I really don't like the term senior citizen, probably because I am one, but as a group we seniors are vulnerable to the decisions of these rich pols who don't have a clue how the rest of us live. The decisions that have me riled up at the moment are 1) not to give Social Security recipients a cost of living increase this year because according to the fat cats we don't need it, and 2) now the Senate has decided that President Obama's promise of a $250 check to Social Security recipients this spring to soften the blow would cost too much, and besides of course, we still don't need it.
I would love to see each U.S. senator put on a Social Security budget for one month. Toward the end of that month we would send him/her to fill the gas tank on the old car we drive, then to the drug store to buy normal items like toothpaste, deodorant, maybe a greeting card, a pain reliever, and most important refills for a few prescriptions. Following that, Sen. X would have to go to the grocery store to buy a week's worth of groceries for two people, including non-food but necessary items like laundry detergent, paper products, soap, and perhaps some pet food. Then home to find the mail carrier has brought utility bills for the month. We would then ask them, "How are you going to pay for all this?"

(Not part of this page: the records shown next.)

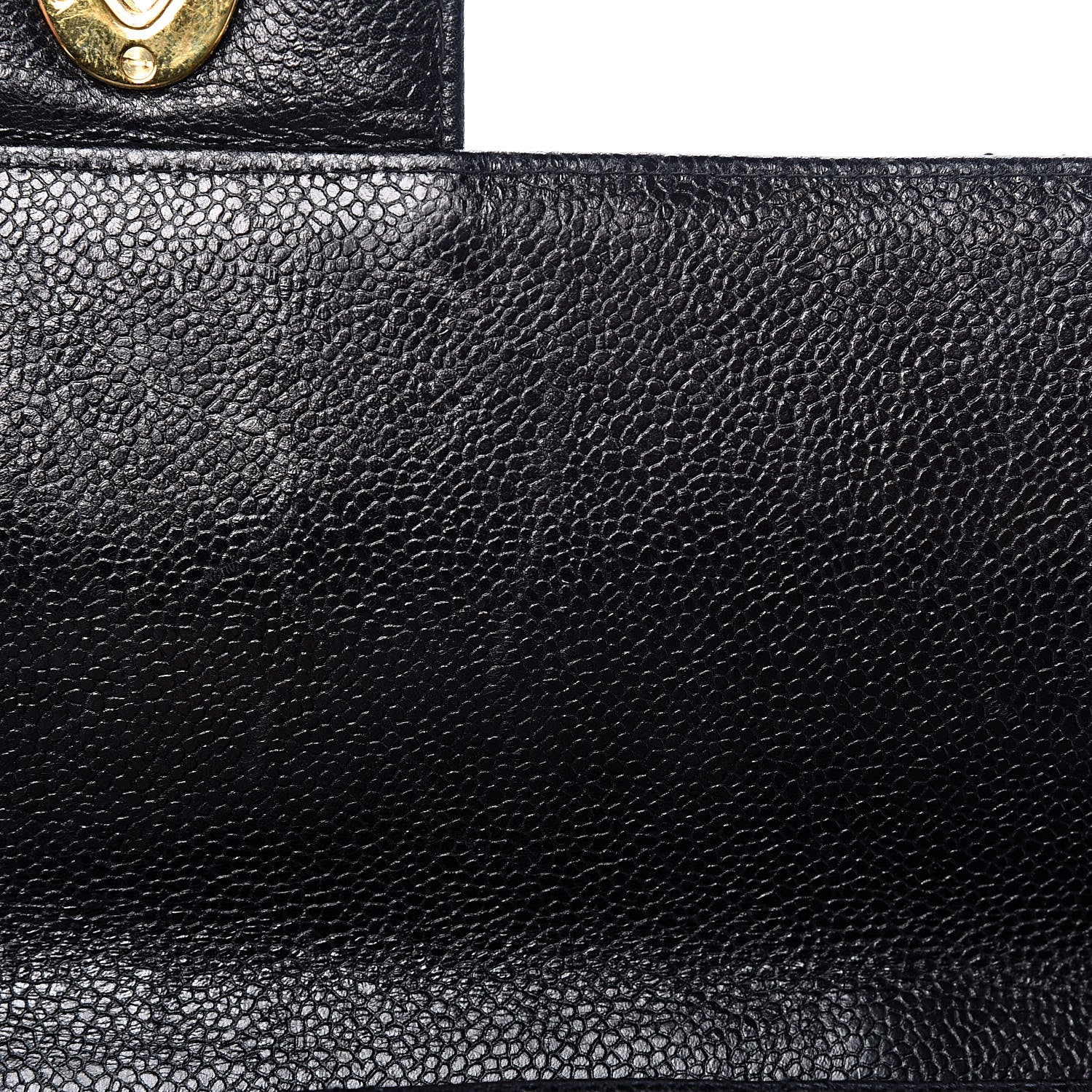 Chanel Caviar Quilted Briefcase Laptop Bag Black 8 of 15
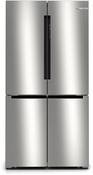 Bosch Series 4 French Door Freestanding American Style Fridge | KFN96VPEAG image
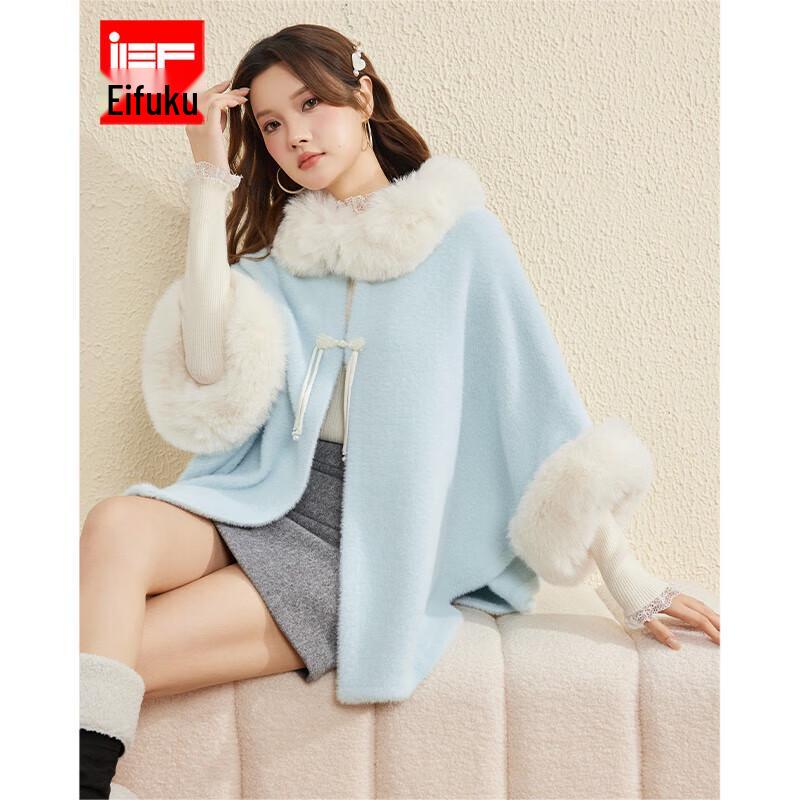 

IEF Women s 2025 Winter 3/4 Sleeve Knit Jacket One Size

How I would love to be a fly on the wall for that conversation. Maybe I'm wrong, but I believe that once a person rises that high in elective office, he or she is so cushioned from the real world lived by the majority of U.S. citizens, seniors or not, that they are no longer representative of their constituents. Of course those millionaires in office never were.
Out here in reality we are still having a tough time making ends meet. That $250 probably seems like chump change for the members of the U.S. Senate, but to people like us it's a good amount of money that could have been put to very good use - partially paying the bill to heat our homes, for instance.